§ **Zu erledigen**
a) Beantworte anhand des Textes über die Toolbox:
(i) In welchem Jahr und an welchem Ort stellte die Federation of European Storytelling die Toolbox vor?
(ii) Wer hat die deutschsprachige Ausgabe der Toolbox erarbeitet?
(iii) Wo fand das VEE-Jahrestreffen im Jahr 2022 statt?
b) Gib den Text über die Toolbox von "Auf dem VEE-Jahrestreffen" bis "für berufliche Anerkennung." wortgetreu wieder.
c) Führe den Text über die Toolbox im Anschluss an seinen letzten Satz weiter.

Die Toolbox. Erzählen in acht Farben

Ein Baustein zur Professionalisierung des künstlerischen Erzählens

In der Toolbox finden Erzählerinnen und Erzähler Material, das sie inspiriert, ihre Erzählkompetenzen zu erweitern - entweder weil sie enthusiastisch das mündliche Erzählen lernen und wissen wollen, wie weit die eigenen Fortschritte schon sind; oder sie visionäre Erzählkünstlerinnen sind, die einen Rahmenplan suchen, um eine eigene Erzählausbildung anzubieten; oder bereits im Erzählen etabliert und zugleich neugierig genug geblieben sind, neue Impulse aufzunehmen; oder ... die Toolbox der europäischen Federation of European Storytelling (FEST) weckt Spielfreude und ist überall anwendbar, wo Erzählerinnen und Erzähler ihre künstlerische und organisatorische Arbeit reflektieren, in einer Gruppe ins Gespräch kommen und ihre Projekte planen. Die deutschsprachige Ausgabe der Toolbox wird vom Verband der Erzählerinnen und Erzähler (VEE) herausgegeben und wurde von der Berliner Erzählerin Janine Schweiger erarbeitet.

Text: Janine Schweiger

Als die Federation of European Storytelling die Toolbox im Jahr 2019 in Kerkrade auf ihrem jährlichem Treffen vorstellte, war dem VEE sofort klar: Das ist eine fantastische Idee und eine unschlagbare Umsetzung durch die belgischen Erzählerin Veva Gerard. Natürlich könnte man auch mit dem Original in englischer Sprache arbeiten, aber wenn es in die Tiefe und ins Detail geht, ist die Muttersprache einfach die bessere Wahl. Also wurde beim FEST die Erlaubnis eingeholt, die Toolbox auch auf Deutsch anbieten zu dürfen: Und nun ist es soweit!

 

Auf dem VEE-Jahrestreffen im Jahr 2022 in Wandlitz (Brandenburg) konnten sich bereits die ersten VEE-Mitglieder in Seminaren davon überzeugen: So schnell, so unmittelbar und freundlich war der Austausch, die Diskussion und die Inspiration von Erzählerinnen und Erzählern noch nie! Und das auf der Grundlage von eher bürokratischen und spröden Formulierungen des Europäischen Qualifikationsrahmens (EQR) für berufliche Anerkennung.

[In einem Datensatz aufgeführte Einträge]

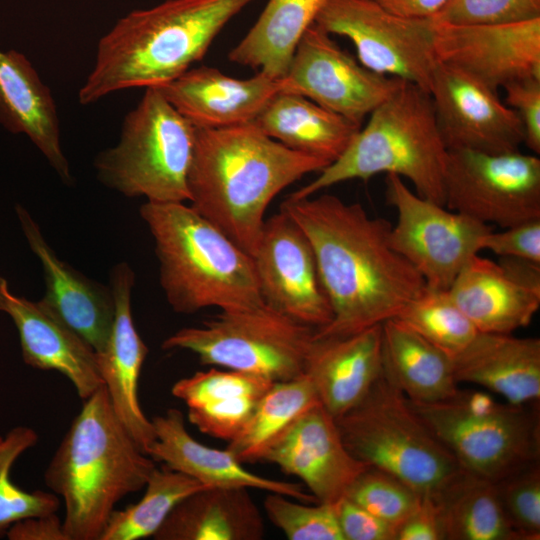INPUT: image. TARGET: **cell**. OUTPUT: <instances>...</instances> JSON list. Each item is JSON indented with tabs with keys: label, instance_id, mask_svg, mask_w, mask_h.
<instances>
[{
	"label": "cell",
	"instance_id": "7bdbcfd3",
	"mask_svg": "<svg viewBox=\"0 0 540 540\" xmlns=\"http://www.w3.org/2000/svg\"><path fill=\"white\" fill-rule=\"evenodd\" d=\"M504 103L518 115L524 128V144L540 153V78H526L506 85Z\"/></svg>",
	"mask_w": 540,
	"mask_h": 540
},
{
	"label": "cell",
	"instance_id": "8992f818",
	"mask_svg": "<svg viewBox=\"0 0 540 540\" xmlns=\"http://www.w3.org/2000/svg\"><path fill=\"white\" fill-rule=\"evenodd\" d=\"M447 153L429 92L403 81L369 114L342 155L289 196L310 197L341 182L383 173L409 180L420 197L444 206Z\"/></svg>",
	"mask_w": 540,
	"mask_h": 540
},
{
	"label": "cell",
	"instance_id": "4dcf8cb0",
	"mask_svg": "<svg viewBox=\"0 0 540 540\" xmlns=\"http://www.w3.org/2000/svg\"><path fill=\"white\" fill-rule=\"evenodd\" d=\"M382 373L410 401L434 403L459 391L452 357L395 318L382 323Z\"/></svg>",
	"mask_w": 540,
	"mask_h": 540
},
{
	"label": "cell",
	"instance_id": "d6a6232c",
	"mask_svg": "<svg viewBox=\"0 0 540 540\" xmlns=\"http://www.w3.org/2000/svg\"><path fill=\"white\" fill-rule=\"evenodd\" d=\"M434 498L444 540H518L494 482L463 470Z\"/></svg>",
	"mask_w": 540,
	"mask_h": 540
},
{
	"label": "cell",
	"instance_id": "ffe728a7",
	"mask_svg": "<svg viewBox=\"0 0 540 540\" xmlns=\"http://www.w3.org/2000/svg\"><path fill=\"white\" fill-rule=\"evenodd\" d=\"M134 282V272L126 262L112 268L109 285L115 303L114 321L105 347L96 353V360L116 416L146 453L155 441V431L138 398L139 378L149 350L137 332L132 316Z\"/></svg>",
	"mask_w": 540,
	"mask_h": 540
},
{
	"label": "cell",
	"instance_id": "836d02e7",
	"mask_svg": "<svg viewBox=\"0 0 540 540\" xmlns=\"http://www.w3.org/2000/svg\"><path fill=\"white\" fill-rule=\"evenodd\" d=\"M321 404L304 374L274 382L259 400L243 430L226 449L241 463L261 462L266 451L307 410Z\"/></svg>",
	"mask_w": 540,
	"mask_h": 540
},
{
	"label": "cell",
	"instance_id": "e575fe53",
	"mask_svg": "<svg viewBox=\"0 0 540 540\" xmlns=\"http://www.w3.org/2000/svg\"><path fill=\"white\" fill-rule=\"evenodd\" d=\"M198 480L162 464L155 466L142 498L111 514L100 540L153 537L173 508L190 494L207 488Z\"/></svg>",
	"mask_w": 540,
	"mask_h": 540
},
{
	"label": "cell",
	"instance_id": "ac0fdd59",
	"mask_svg": "<svg viewBox=\"0 0 540 540\" xmlns=\"http://www.w3.org/2000/svg\"><path fill=\"white\" fill-rule=\"evenodd\" d=\"M448 293L479 332L513 334L527 327L540 308V264L472 256Z\"/></svg>",
	"mask_w": 540,
	"mask_h": 540
},
{
	"label": "cell",
	"instance_id": "d4e9b609",
	"mask_svg": "<svg viewBox=\"0 0 540 540\" xmlns=\"http://www.w3.org/2000/svg\"><path fill=\"white\" fill-rule=\"evenodd\" d=\"M381 331L378 324L344 337L314 335L304 375L334 418L357 405L381 376Z\"/></svg>",
	"mask_w": 540,
	"mask_h": 540
},
{
	"label": "cell",
	"instance_id": "9c48e42d",
	"mask_svg": "<svg viewBox=\"0 0 540 540\" xmlns=\"http://www.w3.org/2000/svg\"><path fill=\"white\" fill-rule=\"evenodd\" d=\"M410 403L466 472L496 483L539 462V405L501 403L487 390L461 389L448 400Z\"/></svg>",
	"mask_w": 540,
	"mask_h": 540
},
{
	"label": "cell",
	"instance_id": "f1b7e54d",
	"mask_svg": "<svg viewBox=\"0 0 540 540\" xmlns=\"http://www.w3.org/2000/svg\"><path fill=\"white\" fill-rule=\"evenodd\" d=\"M265 523L247 488L207 487L181 500L155 540H261Z\"/></svg>",
	"mask_w": 540,
	"mask_h": 540
},
{
	"label": "cell",
	"instance_id": "f35d334b",
	"mask_svg": "<svg viewBox=\"0 0 540 540\" xmlns=\"http://www.w3.org/2000/svg\"><path fill=\"white\" fill-rule=\"evenodd\" d=\"M290 497L269 493L263 502L268 519L289 540H344L334 504L292 501Z\"/></svg>",
	"mask_w": 540,
	"mask_h": 540
},
{
	"label": "cell",
	"instance_id": "ab89813d",
	"mask_svg": "<svg viewBox=\"0 0 540 540\" xmlns=\"http://www.w3.org/2000/svg\"><path fill=\"white\" fill-rule=\"evenodd\" d=\"M518 540L540 539V465H527L495 483Z\"/></svg>",
	"mask_w": 540,
	"mask_h": 540
},
{
	"label": "cell",
	"instance_id": "7c38bea8",
	"mask_svg": "<svg viewBox=\"0 0 540 540\" xmlns=\"http://www.w3.org/2000/svg\"><path fill=\"white\" fill-rule=\"evenodd\" d=\"M386 199L396 210L389 240L422 276L427 287L448 290L480 240L492 229L464 214L420 197L401 177L386 175Z\"/></svg>",
	"mask_w": 540,
	"mask_h": 540
},
{
	"label": "cell",
	"instance_id": "f546056e",
	"mask_svg": "<svg viewBox=\"0 0 540 540\" xmlns=\"http://www.w3.org/2000/svg\"><path fill=\"white\" fill-rule=\"evenodd\" d=\"M291 150L331 164L349 146L361 125L299 94H274L251 122Z\"/></svg>",
	"mask_w": 540,
	"mask_h": 540
},
{
	"label": "cell",
	"instance_id": "83f0119b",
	"mask_svg": "<svg viewBox=\"0 0 540 540\" xmlns=\"http://www.w3.org/2000/svg\"><path fill=\"white\" fill-rule=\"evenodd\" d=\"M273 383L258 374L210 368L176 381L171 393L185 403L189 422L201 433L230 442Z\"/></svg>",
	"mask_w": 540,
	"mask_h": 540
},
{
	"label": "cell",
	"instance_id": "2e32d148",
	"mask_svg": "<svg viewBox=\"0 0 540 540\" xmlns=\"http://www.w3.org/2000/svg\"><path fill=\"white\" fill-rule=\"evenodd\" d=\"M429 94L447 150L486 154L520 151L525 138L523 125L498 92L437 61Z\"/></svg>",
	"mask_w": 540,
	"mask_h": 540
},
{
	"label": "cell",
	"instance_id": "f6af8a7d",
	"mask_svg": "<svg viewBox=\"0 0 540 540\" xmlns=\"http://www.w3.org/2000/svg\"><path fill=\"white\" fill-rule=\"evenodd\" d=\"M396 540H444L434 498L422 496L419 507L398 527Z\"/></svg>",
	"mask_w": 540,
	"mask_h": 540
},
{
	"label": "cell",
	"instance_id": "277c9868",
	"mask_svg": "<svg viewBox=\"0 0 540 540\" xmlns=\"http://www.w3.org/2000/svg\"><path fill=\"white\" fill-rule=\"evenodd\" d=\"M155 463L116 416L104 385L85 399L44 472L63 501L68 540H100L116 504L144 488Z\"/></svg>",
	"mask_w": 540,
	"mask_h": 540
},
{
	"label": "cell",
	"instance_id": "cb8c5ba5",
	"mask_svg": "<svg viewBox=\"0 0 540 540\" xmlns=\"http://www.w3.org/2000/svg\"><path fill=\"white\" fill-rule=\"evenodd\" d=\"M155 441L146 454L155 462L182 472L208 487H243L278 493L294 500L317 503L298 483L266 478L244 468L227 449L197 441L187 431L182 412L176 408L152 419Z\"/></svg>",
	"mask_w": 540,
	"mask_h": 540
},
{
	"label": "cell",
	"instance_id": "ee69618b",
	"mask_svg": "<svg viewBox=\"0 0 540 540\" xmlns=\"http://www.w3.org/2000/svg\"><path fill=\"white\" fill-rule=\"evenodd\" d=\"M344 540H396L398 527L363 509L346 497L334 503Z\"/></svg>",
	"mask_w": 540,
	"mask_h": 540
},
{
	"label": "cell",
	"instance_id": "1f68e13d",
	"mask_svg": "<svg viewBox=\"0 0 540 540\" xmlns=\"http://www.w3.org/2000/svg\"><path fill=\"white\" fill-rule=\"evenodd\" d=\"M327 0H268L255 24L229 52L231 62L283 78L304 32Z\"/></svg>",
	"mask_w": 540,
	"mask_h": 540
},
{
	"label": "cell",
	"instance_id": "b9f144b4",
	"mask_svg": "<svg viewBox=\"0 0 540 540\" xmlns=\"http://www.w3.org/2000/svg\"><path fill=\"white\" fill-rule=\"evenodd\" d=\"M480 250H488L499 257L528 260L540 264V218L503 228L493 229L480 240Z\"/></svg>",
	"mask_w": 540,
	"mask_h": 540
},
{
	"label": "cell",
	"instance_id": "8d00e7d4",
	"mask_svg": "<svg viewBox=\"0 0 540 540\" xmlns=\"http://www.w3.org/2000/svg\"><path fill=\"white\" fill-rule=\"evenodd\" d=\"M38 433L28 426H16L0 435V538L6 536L15 522L30 517L56 513L60 499L53 492H28L11 479V469L17 459L34 447Z\"/></svg>",
	"mask_w": 540,
	"mask_h": 540
},
{
	"label": "cell",
	"instance_id": "44dd1931",
	"mask_svg": "<svg viewBox=\"0 0 540 540\" xmlns=\"http://www.w3.org/2000/svg\"><path fill=\"white\" fill-rule=\"evenodd\" d=\"M16 214L29 247L42 266L45 293L39 302L95 353L100 352L110 336L115 315L110 285L92 280L62 261L24 207L17 205Z\"/></svg>",
	"mask_w": 540,
	"mask_h": 540
},
{
	"label": "cell",
	"instance_id": "484cf974",
	"mask_svg": "<svg viewBox=\"0 0 540 540\" xmlns=\"http://www.w3.org/2000/svg\"><path fill=\"white\" fill-rule=\"evenodd\" d=\"M452 363L458 383L479 385L512 405H539V338L478 332Z\"/></svg>",
	"mask_w": 540,
	"mask_h": 540
},
{
	"label": "cell",
	"instance_id": "7a4b0ae2",
	"mask_svg": "<svg viewBox=\"0 0 540 540\" xmlns=\"http://www.w3.org/2000/svg\"><path fill=\"white\" fill-rule=\"evenodd\" d=\"M326 166L325 161L268 137L252 123L196 128L187 177L190 206L253 256L274 197Z\"/></svg>",
	"mask_w": 540,
	"mask_h": 540
},
{
	"label": "cell",
	"instance_id": "30bf717a",
	"mask_svg": "<svg viewBox=\"0 0 540 540\" xmlns=\"http://www.w3.org/2000/svg\"><path fill=\"white\" fill-rule=\"evenodd\" d=\"M315 331L264 303L221 311L200 326L181 328L161 347L188 350L203 365L288 381L304 374Z\"/></svg>",
	"mask_w": 540,
	"mask_h": 540
},
{
	"label": "cell",
	"instance_id": "9a60e30c",
	"mask_svg": "<svg viewBox=\"0 0 540 540\" xmlns=\"http://www.w3.org/2000/svg\"><path fill=\"white\" fill-rule=\"evenodd\" d=\"M263 302L316 329L332 320L311 244L283 210L265 220L252 256Z\"/></svg>",
	"mask_w": 540,
	"mask_h": 540
},
{
	"label": "cell",
	"instance_id": "d6986e66",
	"mask_svg": "<svg viewBox=\"0 0 540 540\" xmlns=\"http://www.w3.org/2000/svg\"><path fill=\"white\" fill-rule=\"evenodd\" d=\"M261 462L298 477L317 502L334 504L369 465L344 445L335 418L321 405L302 414L266 451Z\"/></svg>",
	"mask_w": 540,
	"mask_h": 540
},
{
	"label": "cell",
	"instance_id": "603a6c76",
	"mask_svg": "<svg viewBox=\"0 0 540 540\" xmlns=\"http://www.w3.org/2000/svg\"><path fill=\"white\" fill-rule=\"evenodd\" d=\"M156 88L196 128L217 129L251 123L266 102L284 90V81L262 72L237 79L200 66Z\"/></svg>",
	"mask_w": 540,
	"mask_h": 540
},
{
	"label": "cell",
	"instance_id": "7dc6e473",
	"mask_svg": "<svg viewBox=\"0 0 540 540\" xmlns=\"http://www.w3.org/2000/svg\"><path fill=\"white\" fill-rule=\"evenodd\" d=\"M393 14L410 18H433L448 0H367Z\"/></svg>",
	"mask_w": 540,
	"mask_h": 540
},
{
	"label": "cell",
	"instance_id": "8fae6325",
	"mask_svg": "<svg viewBox=\"0 0 540 540\" xmlns=\"http://www.w3.org/2000/svg\"><path fill=\"white\" fill-rule=\"evenodd\" d=\"M314 23L348 38L369 70L429 92L437 63L434 18L399 16L367 0H327Z\"/></svg>",
	"mask_w": 540,
	"mask_h": 540
},
{
	"label": "cell",
	"instance_id": "60d3db41",
	"mask_svg": "<svg viewBox=\"0 0 540 540\" xmlns=\"http://www.w3.org/2000/svg\"><path fill=\"white\" fill-rule=\"evenodd\" d=\"M433 18L457 25L532 20L540 18V0H448Z\"/></svg>",
	"mask_w": 540,
	"mask_h": 540
},
{
	"label": "cell",
	"instance_id": "52a82bcc",
	"mask_svg": "<svg viewBox=\"0 0 540 540\" xmlns=\"http://www.w3.org/2000/svg\"><path fill=\"white\" fill-rule=\"evenodd\" d=\"M348 451L422 496L440 493L463 469L383 373L364 398L335 418Z\"/></svg>",
	"mask_w": 540,
	"mask_h": 540
},
{
	"label": "cell",
	"instance_id": "ba28073f",
	"mask_svg": "<svg viewBox=\"0 0 540 540\" xmlns=\"http://www.w3.org/2000/svg\"><path fill=\"white\" fill-rule=\"evenodd\" d=\"M195 139L196 127L148 87L126 114L118 143L96 156L97 178L126 197L184 203Z\"/></svg>",
	"mask_w": 540,
	"mask_h": 540
},
{
	"label": "cell",
	"instance_id": "74e56055",
	"mask_svg": "<svg viewBox=\"0 0 540 540\" xmlns=\"http://www.w3.org/2000/svg\"><path fill=\"white\" fill-rule=\"evenodd\" d=\"M344 497L397 527L420 505L422 495L396 476L368 466Z\"/></svg>",
	"mask_w": 540,
	"mask_h": 540
},
{
	"label": "cell",
	"instance_id": "5bb4252c",
	"mask_svg": "<svg viewBox=\"0 0 540 540\" xmlns=\"http://www.w3.org/2000/svg\"><path fill=\"white\" fill-rule=\"evenodd\" d=\"M283 81V91L358 125L403 82L363 66L315 23L301 37Z\"/></svg>",
	"mask_w": 540,
	"mask_h": 540
},
{
	"label": "cell",
	"instance_id": "bcb514c9",
	"mask_svg": "<svg viewBox=\"0 0 540 540\" xmlns=\"http://www.w3.org/2000/svg\"><path fill=\"white\" fill-rule=\"evenodd\" d=\"M6 537L9 540H68L63 521L56 513L21 519L9 527Z\"/></svg>",
	"mask_w": 540,
	"mask_h": 540
},
{
	"label": "cell",
	"instance_id": "4316f807",
	"mask_svg": "<svg viewBox=\"0 0 540 540\" xmlns=\"http://www.w3.org/2000/svg\"><path fill=\"white\" fill-rule=\"evenodd\" d=\"M0 123L27 135L61 180L72 182L52 94L31 63L15 51L0 52Z\"/></svg>",
	"mask_w": 540,
	"mask_h": 540
},
{
	"label": "cell",
	"instance_id": "e0dca14e",
	"mask_svg": "<svg viewBox=\"0 0 540 540\" xmlns=\"http://www.w3.org/2000/svg\"><path fill=\"white\" fill-rule=\"evenodd\" d=\"M434 52L438 62L498 92L512 82L540 78V18L468 25L436 21Z\"/></svg>",
	"mask_w": 540,
	"mask_h": 540
},
{
	"label": "cell",
	"instance_id": "6da1fadb",
	"mask_svg": "<svg viewBox=\"0 0 540 540\" xmlns=\"http://www.w3.org/2000/svg\"><path fill=\"white\" fill-rule=\"evenodd\" d=\"M303 230L314 252L332 320L316 337H344L395 318L426 284L390 244L392 224L359 203L323 194L280 207Z\"/></svg>",
	"mask_w": 540,
	"mask_h": 540
},
{
	"label": "cell",
	"instance_id": "3957f363",
	"mask_svg": "<svg viewBox=\"0 0 540 540\" xmlns=\"http://www.w3.org/2000/svg\"><path fill=\"white\" fill-rule=\"evenodd\" d=\"M252 1L166 0L128 13L98 42L79 102L88 105L116 91L158 87L177 78Z\"/></svg>",
	"mask_w": 540,
	"mask_h": 540
},
{
	"label": "cell",
	"instance_id": "7402d4cb",
	"mask_svg": "<svg viewBox=\"0 0 540 540\" xmlns=\"http://www.w3.org/2000/svg\"><path fill=\"white\" fill-rule=\"evenodd\" d=\"M0 311L8 314L19 334L24 362L66 377L84 401L102 385L95 351L39 301L17 296L0 277Z\"/></svg>",
	"mask_w": 540,
	"mask_h": 540
},
{
	"label": "cell",
	"instance_id": "5b68a950",
	"mask_svg": "<svg viewBox=\"0 0 540 540\" xmlns=\"http://www.w3.org/2000/svg\"><path fill=\"white\" fill-rule=\"evenodd\" d=\"M139 213L153 237L160 284L173 311L264 304L252 256L194 208L147 201Z\"/></svg>",
	"mask_w": 540,
	"mask_h": 540
},
{
	"label": "cell",
	"instance_id": "4fadbf2b",
	"mask_svg": "<svg viewBox=\"0 0 540 540\" xmlns=\"http://www.w3.org/2000/svg\"><path fill=\"white\" fill-rule=\"evenodd\" d=\"M444 191L447 209L486 225L540 218V159L520 151L448 150Z\"/></svg>",
	"mask_w": 540,
	"mask_h": 540
},
{
	"label": "cell",
	"instance_id": "d590c367",
	"mask_svg": "<svg viewBox=\"0 0 540 540\" xmlns=\"http://www.w3.org/2000/svg\"><path fill=\"white\" fill-rule=\"evenodd\" d=\"M395 319L451 357L463 350L479 332L448 290L427 286Z\"/></svg>",
	"mask_w": 540,
	"mask_h": 540
}]
</instances>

§ **Gelöste Aufgaben**
a)
(i) Im Jahr 2019 in Kerkrade.
(ii) Die Berliner Erzählerin Janine Schweiger.
(iii) In Wandlitz (Brandenburg).

b)
Auf dem VEE-Jahrestreffen im Jahr 2022 in Wandlitz (Brandenburg) konnten sich bereits die ersten VEE-Mitglieder in Seminaren davon überzeugen: So schnell, so unmittelbar und freundlich war der Austausch, die Diskussion und die Inspiration von Erzählerinnen und Erzählern noch nie! Und das auf der Grundlage von eher bürokratischen und spröden Formulierungen des Europäischen Qualifikationsrahmens (EQR) für berufliche Anerkennung.

c)
Kompetenzmodell

Die Europäische Union versucht bereits seit einigen Jahren, jeder Profession notwendige Kompetenzen zuzuordnen. Ziel ist: Jeder und jedem soll jederzeit innerhalb der EU ein angemessener Arbeitsplatz sowie entsprechende Entlohnung gewährleistet werden. Das gilt auch für alle Varianten der Kunst: Darstellende, bildende oder musikalische Künste müssen sich fragen lassen, welche Kompetenzen erworben werden müssen, um in der jeweiligen Sparte anerkannt zu werden. 

 

Aber was sind eigentlich "Kompetenzen"? Und warum wird nicht nach akademischer Ausbildung, Berufspraxis oder künstlerischer Auszeichnung gefragt? Ganz einfach: Weil die Europäische Union nach etlichen Jahren der Vereinheitlichung der Bachelor- und Masterexamen feststellen musste, dass es nichts darüber aussagt, ob die Studierenden lange oder kurz studiert, mit guten oder exzellenten Noten abgeschlossen haben, sofern sie nicht in der Lage sind, anschließend das erworbene Wissen in der Praxis anzuwenden.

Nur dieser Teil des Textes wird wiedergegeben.